7:16 あなたがたは、その実で彼らを見分ける。茨からぶどうが、あざみからいちじくが採れるだろうか。
7:17 すべて良い木は良い実を結び、悪い木は悪い実を結ぶ。
7:18 良い木が悪い実を結ぶことはなく、また、悪い木が良い実を結ぶこともできない。
7:19 良い実を結ばない木はみな、切り倒されて火に投げ込まれる。
7:20 このように、あなたがたはその実で彼らを見分ける。」
◆あなたたちのことは知らない
7:21 「わたしに向かって、『主よ、主よ』と言う者が皆、天の国に入るわけではない。わたしの天の父の御心を行う者だけが入るのである。
7:22 かの日には、大勢の者がわたしに、『主よ、主よ、わたしたちは御名によって預言し、御名によって悪霊を追い出し、御名によって奇跡をいろいろ行ったではありませんか』と言うであろう。
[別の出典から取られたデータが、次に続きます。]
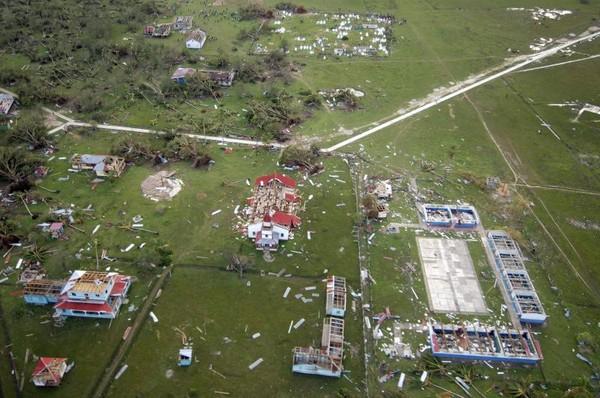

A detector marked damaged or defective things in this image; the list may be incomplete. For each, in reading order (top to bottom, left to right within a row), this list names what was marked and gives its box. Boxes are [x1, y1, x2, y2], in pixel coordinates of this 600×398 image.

damaged house [71, 154, 126, 177]
damaged house [243, 173, 302, 250]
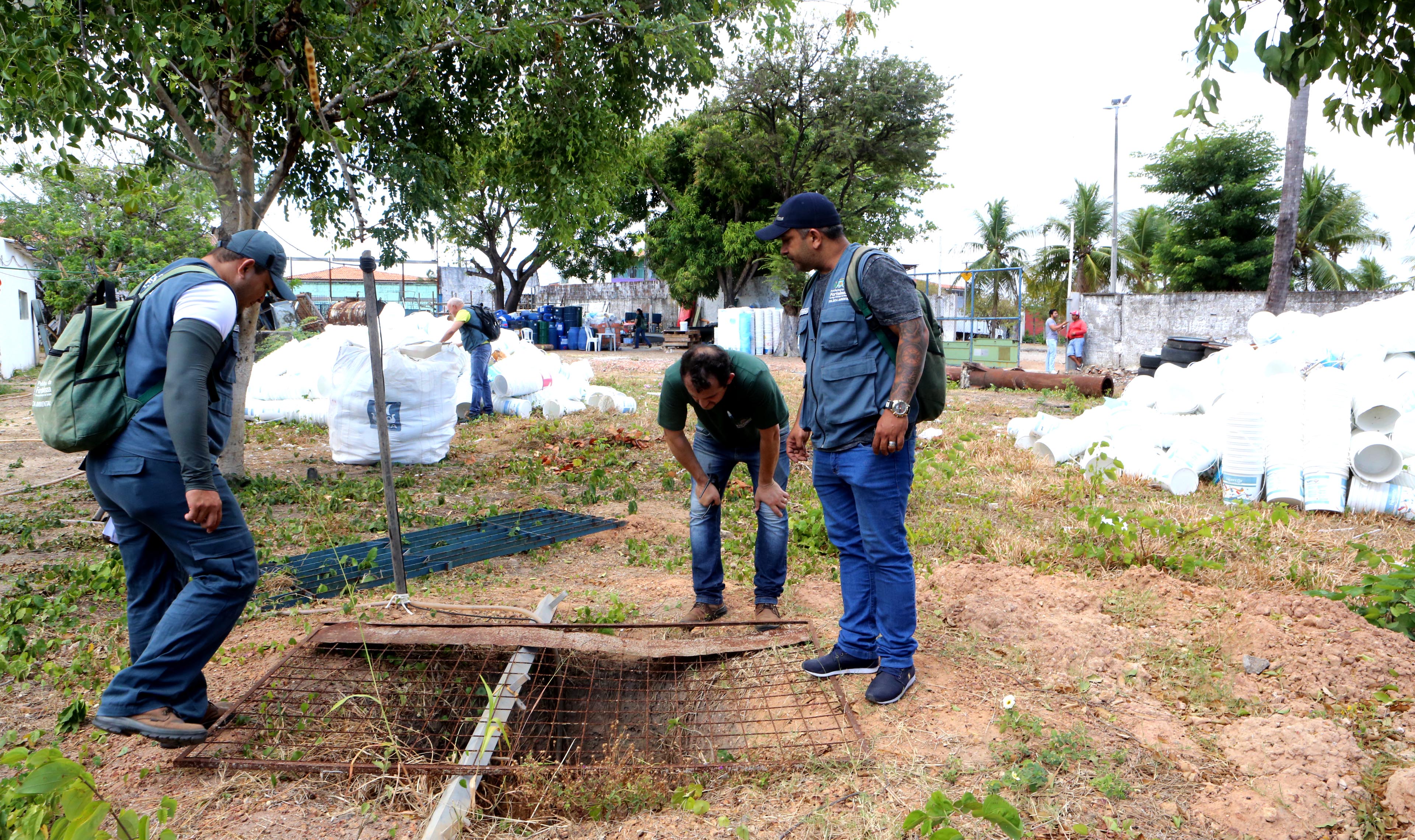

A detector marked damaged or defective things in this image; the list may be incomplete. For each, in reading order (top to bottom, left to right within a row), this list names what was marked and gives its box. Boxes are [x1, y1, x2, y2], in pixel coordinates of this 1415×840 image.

rusty metal grate [174, 622, 861, 772]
7:23 そのとき、わたしはきっぱりとこう言おう。『あなたたちのことは全然知らない。不法を働く者ども、わたしから離れ去れ。』」
◆家と土台
7:24 「そこで、わたしのこれらの言葉を聞いて行う者は皆、岩の上に自分の家を建てた賢い人に似ている。
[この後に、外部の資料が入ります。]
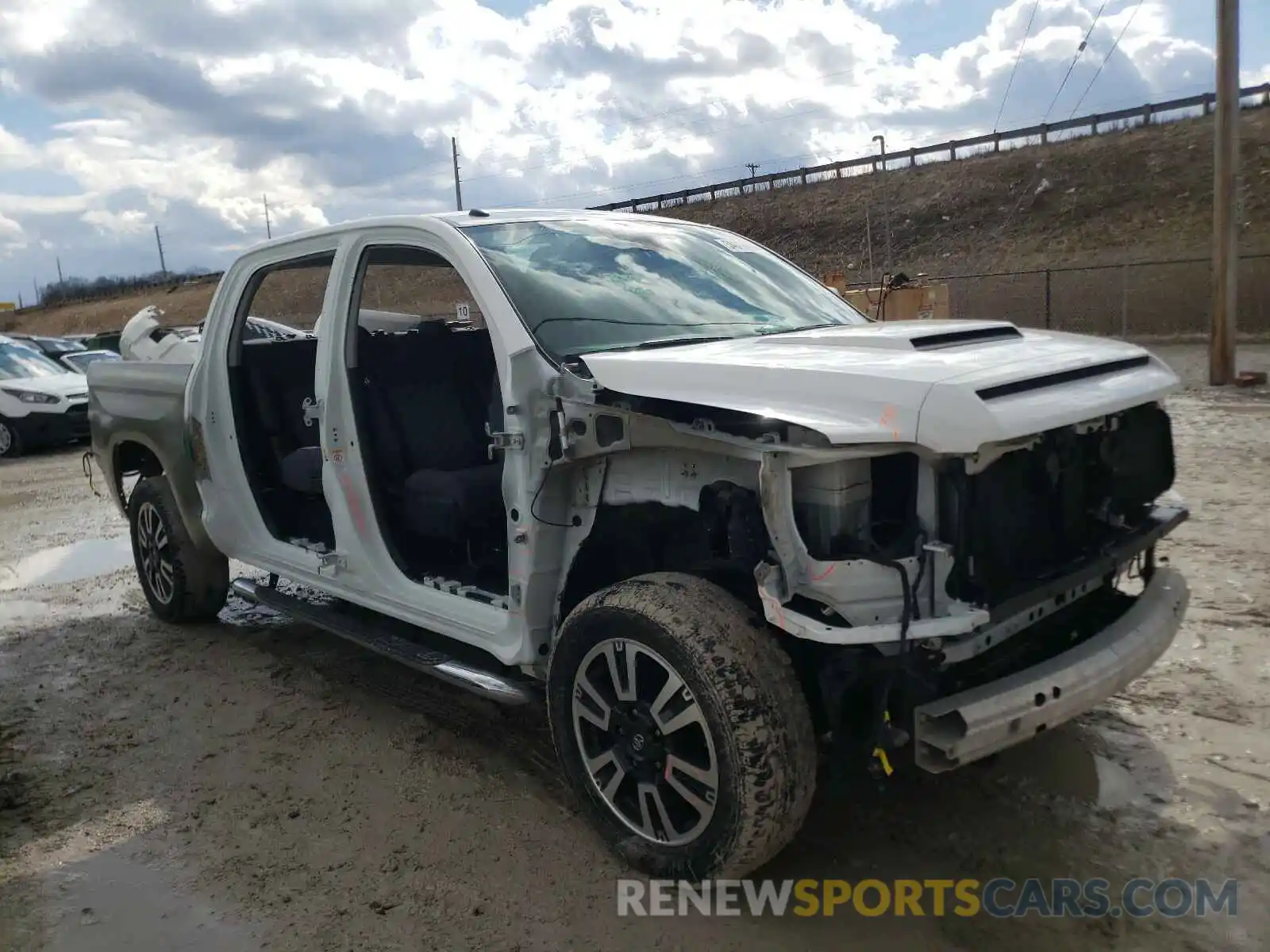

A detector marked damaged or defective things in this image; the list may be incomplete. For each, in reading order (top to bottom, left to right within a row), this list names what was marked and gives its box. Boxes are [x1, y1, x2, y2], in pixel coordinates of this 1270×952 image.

damaged toyota tundra [89, 212, 1188, 883]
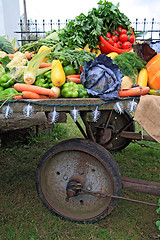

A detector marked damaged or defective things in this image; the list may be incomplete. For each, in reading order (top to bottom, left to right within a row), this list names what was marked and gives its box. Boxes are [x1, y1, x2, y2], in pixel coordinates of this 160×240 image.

rusty wooden cart [0, 97, 159, 223]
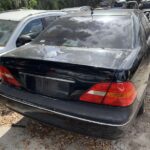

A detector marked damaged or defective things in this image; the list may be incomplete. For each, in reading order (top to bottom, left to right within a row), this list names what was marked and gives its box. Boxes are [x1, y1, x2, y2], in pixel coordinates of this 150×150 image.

damaged hood [2, 43, 138, 69]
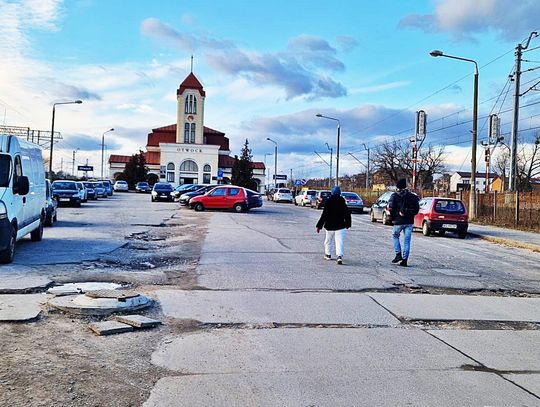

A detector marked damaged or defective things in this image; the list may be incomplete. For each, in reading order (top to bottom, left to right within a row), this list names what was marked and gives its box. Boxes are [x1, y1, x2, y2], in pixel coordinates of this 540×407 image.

broken concrete slab [0, 276, 52, 294]
broken concrete slab [0, 294, 46, 324]
broken concrete slab [47, 294, 152, 316]
broken concrete slab [154, 292, 398, 326]
broken concrete slab [370, 294, 540, 324]
broken concrete slab [89, 320, 133, 336]
broken concrete slab [426, 332, 540, 372]
broken concrete slab [143, 372, 540, 407]
broken concrete slab [504, 374, 540, 396]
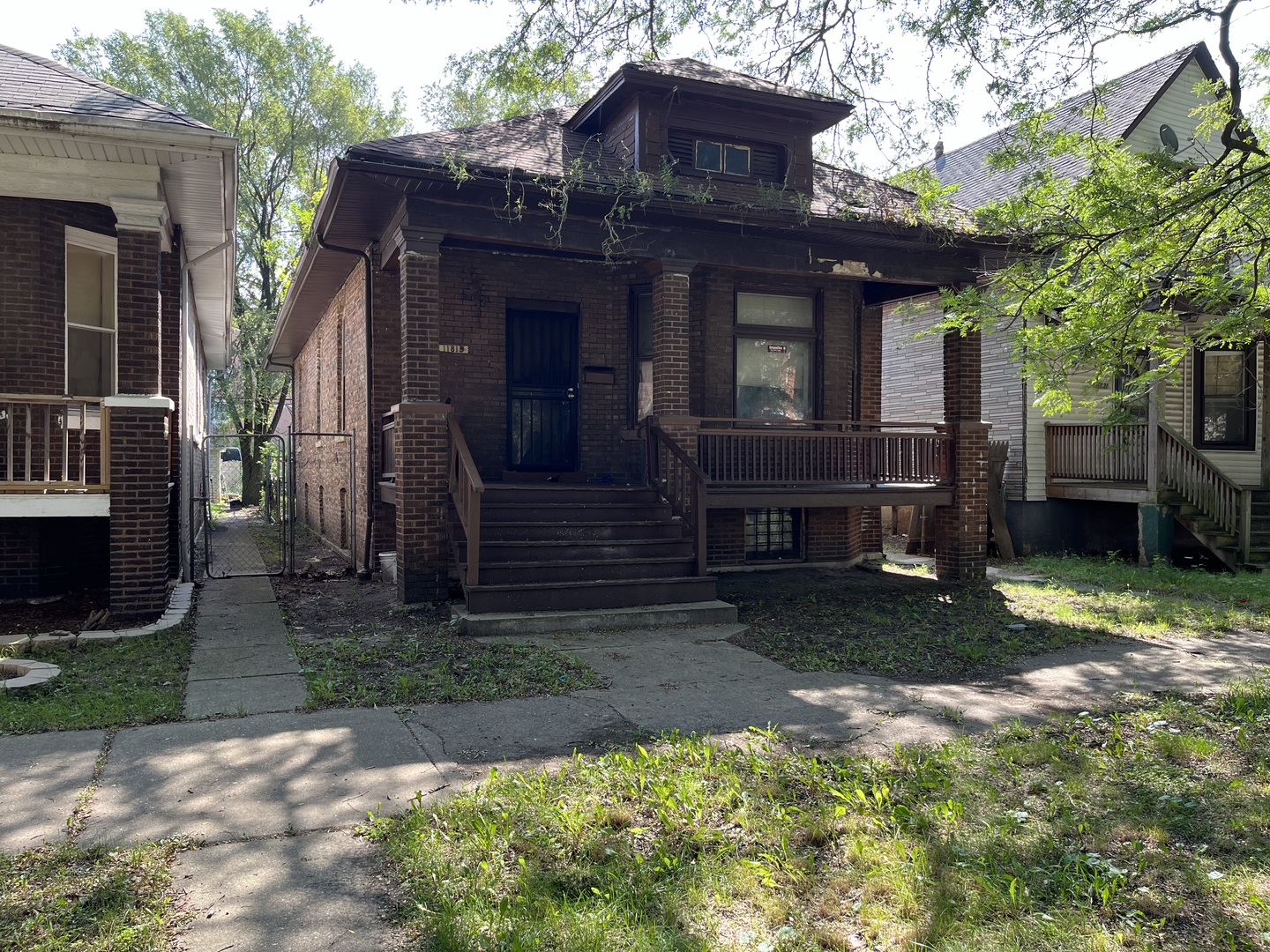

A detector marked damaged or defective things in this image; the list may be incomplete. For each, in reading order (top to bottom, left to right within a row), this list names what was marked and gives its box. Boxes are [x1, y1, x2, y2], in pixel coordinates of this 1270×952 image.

7:25 雨が降り、川があふれ、風が吹いてその家を襲っても、倒れなかった。岩を土台としていたからである。
7:26 わたしのこれらの言葉を聞くだけで行わない者は皆、砂の上に家を建てた愚かな人に似ている。
7:27 雨が降り、川があふれ、風が吹いてその家に襲いかかると、倒れて、その倒れ方がひどかった。」
7:28 イエスがこれらの言葉を語り終えられると、群衆はその教えに非常に驚いた。
7:29 彼らの律法学者のようにではなく、権威ある者としてお教えになったからである。
ちょこっと解説
山上の説教の締めくくりの7章では、当時の人々が持っていた旧約聖書の律法に基づく凝り固まった「義しさ」が逆に人々の間で罪を引き起こしていることを、具体的な例を出しながら教え、神様が求める元の形に戻そうとしていきます。
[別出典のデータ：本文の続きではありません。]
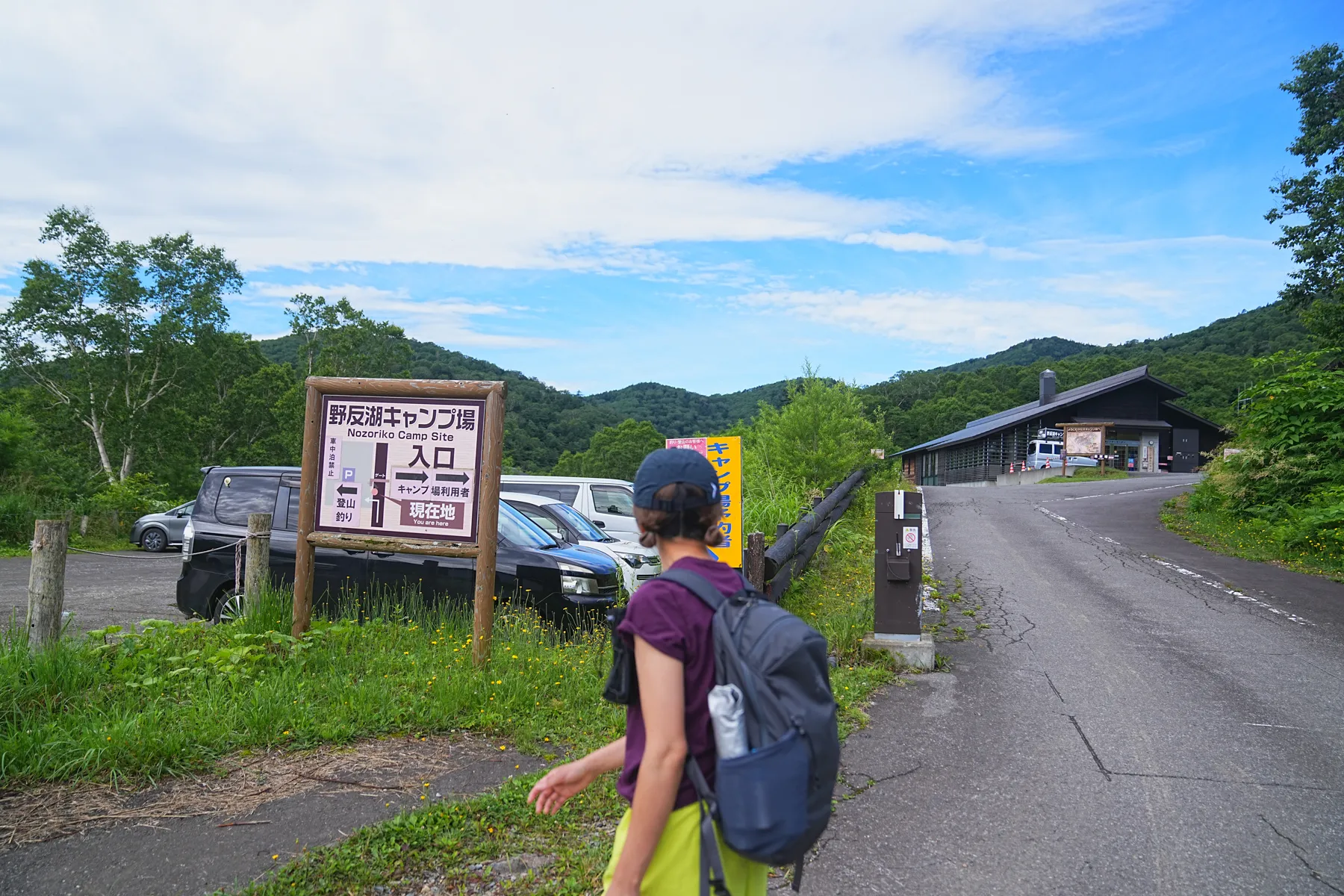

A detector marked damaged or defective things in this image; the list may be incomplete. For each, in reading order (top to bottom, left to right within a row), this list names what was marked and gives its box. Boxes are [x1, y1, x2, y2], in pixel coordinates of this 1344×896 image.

cracked pavement [800, 475, 1338, 896]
5章に響きあうように、律法に文字通り正しいかどうかという一見分かりやすい基準を用いて、自らを神のようにし、隣人の罪を糾弾するということが横行していたのでしょう。それは決して律法学者だけではなかったはずです。
日本の外国人に対する寛容さが突然否定と排除に移り変わるそのラインは、「日本の文化とルールを守っている限り」という条件にあるように思います。
日本で守られてきた暗黙のルールに従うなら誰であれ受け入れ、少しでもそれを乱すなら排除する。それは、日本人自体が規律正しく生きているのではなく、相互監視の「恥の文化」が根強いからでしょう。
多くの人々が「正しい」とすることが正しさを持ち、それにそぐわない者は「恥」とされる──その正しさは確固たることに根付いているのではなく、あくまで移り変わる「雰囲気」のような相互監視のもとにあるように思います。
その「雰囲気」によって、そこから外れた者を排除し叩きのめすことを「正しい」こととしてしまう、その有り様は、イエスが当時の裁きあう人々の間に見ていたものに近いかもしれません。
だからこそイエスはそのような相互監視と裁きあいから人々を解放し、正しさと裁きと再び神様に帰そうとされるのです。
私たちに悔い改めを求め(1節~5節)、神様が私たちのために最も必要な「良いもの」を与えてくださることをおぼえながら、私たちを隣人のもとへと、裁くためではなく良いものを与える者として遣わそうとされます(7節~12節)。
そして、その善なる行いは形だけの物であってはならないということを忠告した上で、神様はその目に見えない心の内まですべてお見通しであることを忠告するのです(13節~23節)。
それはまさに、この山上の説教の始まりに「幸いである」と語り始められている言葉に響きあいます。
私たちは神様によってどのようなときにも「幸い」とされているのであるからです。
だからこそ隣人から与えられる承認や賞賛を求めて目に見える行為に励むのではなく、幸いな者とされている満足のもとで、その信仰と謙虚さに裏打ちされた関わりをもって「良い実」を──洗礼者ヨハネが語った「悔い改めにふさわしい実(マタイ3:8)」を実らせていくようにと勧めているのです。